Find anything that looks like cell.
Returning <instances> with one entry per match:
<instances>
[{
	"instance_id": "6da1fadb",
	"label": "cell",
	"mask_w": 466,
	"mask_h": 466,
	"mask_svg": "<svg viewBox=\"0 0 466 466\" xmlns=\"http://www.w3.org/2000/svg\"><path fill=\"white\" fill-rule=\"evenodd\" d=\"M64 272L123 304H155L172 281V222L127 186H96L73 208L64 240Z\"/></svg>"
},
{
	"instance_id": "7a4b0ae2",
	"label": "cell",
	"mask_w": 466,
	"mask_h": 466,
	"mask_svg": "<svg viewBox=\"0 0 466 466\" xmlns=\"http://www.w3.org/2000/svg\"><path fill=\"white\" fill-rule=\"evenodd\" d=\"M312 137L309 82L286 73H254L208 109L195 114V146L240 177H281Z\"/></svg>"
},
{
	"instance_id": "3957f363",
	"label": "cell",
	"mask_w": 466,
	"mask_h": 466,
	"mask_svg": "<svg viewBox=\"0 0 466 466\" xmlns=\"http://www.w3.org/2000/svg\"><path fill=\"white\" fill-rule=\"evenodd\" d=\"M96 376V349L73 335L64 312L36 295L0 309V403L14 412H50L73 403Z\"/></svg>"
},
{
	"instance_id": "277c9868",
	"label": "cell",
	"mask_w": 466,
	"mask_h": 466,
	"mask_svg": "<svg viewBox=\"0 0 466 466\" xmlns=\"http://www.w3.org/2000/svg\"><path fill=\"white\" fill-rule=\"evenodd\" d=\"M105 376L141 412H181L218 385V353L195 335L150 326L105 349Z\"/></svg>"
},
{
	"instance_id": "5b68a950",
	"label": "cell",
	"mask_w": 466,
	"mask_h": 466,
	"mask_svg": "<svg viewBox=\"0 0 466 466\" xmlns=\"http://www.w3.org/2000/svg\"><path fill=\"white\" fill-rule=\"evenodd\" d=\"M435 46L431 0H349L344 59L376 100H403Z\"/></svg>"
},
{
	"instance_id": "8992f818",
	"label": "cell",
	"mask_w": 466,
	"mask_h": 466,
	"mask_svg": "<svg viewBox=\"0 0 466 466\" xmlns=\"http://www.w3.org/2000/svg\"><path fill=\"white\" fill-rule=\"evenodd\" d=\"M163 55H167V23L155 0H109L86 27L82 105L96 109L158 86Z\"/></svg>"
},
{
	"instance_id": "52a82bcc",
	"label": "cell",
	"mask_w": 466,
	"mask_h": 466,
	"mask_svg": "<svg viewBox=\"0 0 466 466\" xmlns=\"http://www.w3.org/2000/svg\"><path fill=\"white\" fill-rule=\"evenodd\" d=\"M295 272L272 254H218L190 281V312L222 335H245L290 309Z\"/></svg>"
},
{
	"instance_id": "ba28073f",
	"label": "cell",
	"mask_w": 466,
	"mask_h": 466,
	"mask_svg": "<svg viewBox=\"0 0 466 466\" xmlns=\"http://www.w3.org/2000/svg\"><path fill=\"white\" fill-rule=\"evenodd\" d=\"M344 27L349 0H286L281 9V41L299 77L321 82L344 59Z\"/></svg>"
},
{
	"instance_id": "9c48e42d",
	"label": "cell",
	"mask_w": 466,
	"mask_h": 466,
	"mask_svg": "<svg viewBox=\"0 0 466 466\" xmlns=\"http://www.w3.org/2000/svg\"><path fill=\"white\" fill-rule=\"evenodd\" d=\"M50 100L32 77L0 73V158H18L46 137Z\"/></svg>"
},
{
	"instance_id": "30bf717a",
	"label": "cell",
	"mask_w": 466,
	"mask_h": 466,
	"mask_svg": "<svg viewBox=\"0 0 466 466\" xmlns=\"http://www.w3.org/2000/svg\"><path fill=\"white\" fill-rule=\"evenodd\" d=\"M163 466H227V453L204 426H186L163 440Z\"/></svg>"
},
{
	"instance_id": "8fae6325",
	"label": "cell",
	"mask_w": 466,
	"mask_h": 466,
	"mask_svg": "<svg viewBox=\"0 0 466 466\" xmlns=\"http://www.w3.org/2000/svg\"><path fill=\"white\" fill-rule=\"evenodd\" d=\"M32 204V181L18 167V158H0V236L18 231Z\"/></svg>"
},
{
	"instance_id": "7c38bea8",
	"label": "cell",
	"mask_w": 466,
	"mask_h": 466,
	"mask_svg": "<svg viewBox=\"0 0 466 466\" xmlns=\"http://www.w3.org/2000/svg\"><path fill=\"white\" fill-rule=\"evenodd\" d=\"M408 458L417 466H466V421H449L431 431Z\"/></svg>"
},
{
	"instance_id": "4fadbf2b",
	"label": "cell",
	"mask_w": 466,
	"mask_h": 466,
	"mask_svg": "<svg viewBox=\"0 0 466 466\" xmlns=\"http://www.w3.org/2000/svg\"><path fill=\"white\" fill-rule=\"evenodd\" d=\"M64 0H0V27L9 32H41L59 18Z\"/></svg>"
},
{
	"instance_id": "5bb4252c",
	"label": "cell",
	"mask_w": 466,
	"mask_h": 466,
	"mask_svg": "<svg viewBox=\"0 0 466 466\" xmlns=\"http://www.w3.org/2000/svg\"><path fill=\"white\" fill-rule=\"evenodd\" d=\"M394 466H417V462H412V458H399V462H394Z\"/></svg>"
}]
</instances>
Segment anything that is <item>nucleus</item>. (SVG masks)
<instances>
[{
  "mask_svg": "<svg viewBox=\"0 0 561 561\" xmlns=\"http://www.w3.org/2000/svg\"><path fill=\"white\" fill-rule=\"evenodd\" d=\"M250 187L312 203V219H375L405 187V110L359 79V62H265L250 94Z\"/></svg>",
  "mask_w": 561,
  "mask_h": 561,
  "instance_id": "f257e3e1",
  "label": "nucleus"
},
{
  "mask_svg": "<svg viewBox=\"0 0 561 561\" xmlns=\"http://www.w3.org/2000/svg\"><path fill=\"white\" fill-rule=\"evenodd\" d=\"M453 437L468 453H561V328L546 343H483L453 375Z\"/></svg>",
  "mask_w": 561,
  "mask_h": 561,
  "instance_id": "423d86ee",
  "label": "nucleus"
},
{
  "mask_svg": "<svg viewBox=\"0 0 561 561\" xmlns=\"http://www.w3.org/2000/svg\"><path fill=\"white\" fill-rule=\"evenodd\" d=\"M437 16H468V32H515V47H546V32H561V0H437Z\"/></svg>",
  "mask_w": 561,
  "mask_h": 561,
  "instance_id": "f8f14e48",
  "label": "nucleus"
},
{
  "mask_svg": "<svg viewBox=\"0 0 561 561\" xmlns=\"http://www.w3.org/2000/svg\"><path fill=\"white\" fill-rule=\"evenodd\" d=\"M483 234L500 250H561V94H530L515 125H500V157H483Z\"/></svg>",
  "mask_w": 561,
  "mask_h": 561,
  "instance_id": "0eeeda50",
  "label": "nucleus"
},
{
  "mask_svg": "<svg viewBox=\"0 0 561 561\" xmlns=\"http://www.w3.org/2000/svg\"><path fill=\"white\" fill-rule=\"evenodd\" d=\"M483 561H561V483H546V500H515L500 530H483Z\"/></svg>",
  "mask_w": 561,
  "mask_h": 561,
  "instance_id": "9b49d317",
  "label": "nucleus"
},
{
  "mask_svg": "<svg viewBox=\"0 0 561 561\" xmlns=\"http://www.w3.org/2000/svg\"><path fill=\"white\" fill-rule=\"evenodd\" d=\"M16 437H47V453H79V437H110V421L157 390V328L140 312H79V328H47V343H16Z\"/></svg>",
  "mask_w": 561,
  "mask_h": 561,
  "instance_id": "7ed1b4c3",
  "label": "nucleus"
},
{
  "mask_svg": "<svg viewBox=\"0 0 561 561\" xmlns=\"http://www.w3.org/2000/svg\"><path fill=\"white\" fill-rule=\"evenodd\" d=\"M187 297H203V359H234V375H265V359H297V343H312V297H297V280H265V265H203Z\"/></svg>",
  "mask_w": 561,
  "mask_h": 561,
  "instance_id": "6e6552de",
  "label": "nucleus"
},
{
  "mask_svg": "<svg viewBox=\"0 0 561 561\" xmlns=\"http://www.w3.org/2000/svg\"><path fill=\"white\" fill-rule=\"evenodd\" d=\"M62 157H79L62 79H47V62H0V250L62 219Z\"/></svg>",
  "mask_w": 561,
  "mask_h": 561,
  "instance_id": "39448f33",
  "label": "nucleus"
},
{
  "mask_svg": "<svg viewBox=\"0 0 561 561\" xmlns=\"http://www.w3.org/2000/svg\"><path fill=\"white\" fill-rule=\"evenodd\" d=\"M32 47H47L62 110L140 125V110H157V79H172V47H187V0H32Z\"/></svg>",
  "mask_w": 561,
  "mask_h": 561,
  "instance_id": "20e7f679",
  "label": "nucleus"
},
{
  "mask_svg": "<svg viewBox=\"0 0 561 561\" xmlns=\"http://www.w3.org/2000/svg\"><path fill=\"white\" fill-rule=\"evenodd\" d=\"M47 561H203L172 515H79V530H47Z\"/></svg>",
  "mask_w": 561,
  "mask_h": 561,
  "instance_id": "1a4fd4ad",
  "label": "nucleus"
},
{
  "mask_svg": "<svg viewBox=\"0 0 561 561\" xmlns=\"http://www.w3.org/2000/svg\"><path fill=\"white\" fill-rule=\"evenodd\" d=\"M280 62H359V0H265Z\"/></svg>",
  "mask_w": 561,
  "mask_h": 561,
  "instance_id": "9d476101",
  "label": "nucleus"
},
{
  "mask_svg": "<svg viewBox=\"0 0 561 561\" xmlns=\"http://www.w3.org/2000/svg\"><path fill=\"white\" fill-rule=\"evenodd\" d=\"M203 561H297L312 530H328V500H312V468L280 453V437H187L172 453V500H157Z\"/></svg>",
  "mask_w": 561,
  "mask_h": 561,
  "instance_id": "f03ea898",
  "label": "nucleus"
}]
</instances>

———

§ **Tarea por realizar**
Extrae del listado anterior cada línea en la que aparezca la cadena "anything".

§ **Resultado**
Find anything that looks like cell.
Segment anything that is <item>nucleus</item>. (SVG masks)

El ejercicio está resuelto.